- **Exercise directions**
Turn the lines of the items below into a Markdown table with two columns, Row and Line, giving each line its row number and leaving out blank lines.

begin Stored records

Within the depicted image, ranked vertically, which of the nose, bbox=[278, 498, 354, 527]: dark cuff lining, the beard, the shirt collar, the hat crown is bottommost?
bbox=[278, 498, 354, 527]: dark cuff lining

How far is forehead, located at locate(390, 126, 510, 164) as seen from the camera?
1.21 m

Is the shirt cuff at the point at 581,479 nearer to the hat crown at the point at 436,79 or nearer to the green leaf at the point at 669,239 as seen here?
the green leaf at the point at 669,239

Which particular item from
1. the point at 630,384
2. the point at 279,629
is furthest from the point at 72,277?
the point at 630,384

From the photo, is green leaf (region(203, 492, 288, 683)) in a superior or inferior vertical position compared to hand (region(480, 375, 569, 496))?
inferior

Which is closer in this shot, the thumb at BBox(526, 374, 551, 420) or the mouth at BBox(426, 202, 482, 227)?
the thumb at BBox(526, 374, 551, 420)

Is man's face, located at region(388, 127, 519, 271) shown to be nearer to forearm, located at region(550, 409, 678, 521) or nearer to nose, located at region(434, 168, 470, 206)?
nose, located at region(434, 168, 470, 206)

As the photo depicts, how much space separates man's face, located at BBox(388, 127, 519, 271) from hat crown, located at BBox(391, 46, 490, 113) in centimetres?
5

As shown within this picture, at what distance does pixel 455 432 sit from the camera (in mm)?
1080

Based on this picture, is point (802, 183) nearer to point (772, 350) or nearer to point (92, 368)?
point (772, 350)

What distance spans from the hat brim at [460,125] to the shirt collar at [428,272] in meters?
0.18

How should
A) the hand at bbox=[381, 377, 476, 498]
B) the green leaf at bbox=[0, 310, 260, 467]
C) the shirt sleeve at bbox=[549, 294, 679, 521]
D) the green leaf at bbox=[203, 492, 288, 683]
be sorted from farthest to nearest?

end Stored records

- **Answer below**
| Row | Line |
|---|---|
| 1 | Within the depicted image, ranked vertically, which of the nose, bbox=[278, 498, 354, 527]: dark cuff lining, the beard, the shirt collar, the hat crown is bottommost? |
| 2 | bbox=[278, 498, 354, 527]: dark cuff lining |
| 3 | How far is forehead, located at locate(390, 126, 510, 164) as seen from the camera? |
| 4 | 1.21 m |
| 5 | Is the shirt cuff at the point at 581,479 nearer to the hat crown at the point at 436,79 or nearer to the green leaf at the point at 669,239 as seen here? |
| 6 | the green leaf at the point at 669,239 |
| 7 | Which particular item from |
| 8 | 1. the point at 630,384 |
| 9 | 2. the point at 279,629 |
| 10 | is furthest from the point at 72,277? |
| 11 | the point at 630,384 |
| 12 | From the photo, is green leaf (region(203, 492, 288, 683)) in a superior or inferior vertical position compared to hand (region(480, 375, 569, 496))? |
| 13 | inferior |
| 14 | Which is closer in this shot, the thumb at BBox(526, 374, 551, 420) or the mouth at BBox(426, 202, 482, 227)? |
| 15 | the thumb at BBox(526, 374, 551, 420) |
| 16 | Is man's face, located at region(388, 127, 519, 271) shown to be nearer to forearm, located at region(550, 409, 678, 521) or nearer to nose, located at region(434, 168, 470, 206)? |
| 17 | nose, located at region(434, 168, 470, 206) |
| 18 | As the photo depicts, how much space separates man's face, located at BBox(388, 127, 519, 271) from hat crown, located at BBox(391, 46, 490, 113) in centimetres? |
| 19 | 5 |
| 20 | As shown within this picture, at what distance does pixel 455 432 sit from the camera (in mm)? |
| 21 | 1080 |
| 22 | Based on this picture, is point (802, 183) nearer to point (772, 350) or nearer to point (92, 368)? |
| 23 | point (772, 350) |
| 24 | What distance spans from the hat brim at [460,125] to the shirt collar at [428,272] in meters? |
| 25 | 0.18 |
| 26 | How should |
| 27 | A) the hand at bbox=[381, 377, 476, 498] |
| 28 | B) the green leaf at bbox=[0, 310, 260, 467] |
| 29 | C) the shirt sleeve at bbox=[549, 294, 679, 521] |
| 30 | D) the green leaf at bbox=[203, 492, 288, 683] |
| 31 | be sorted from farthest to nearest? |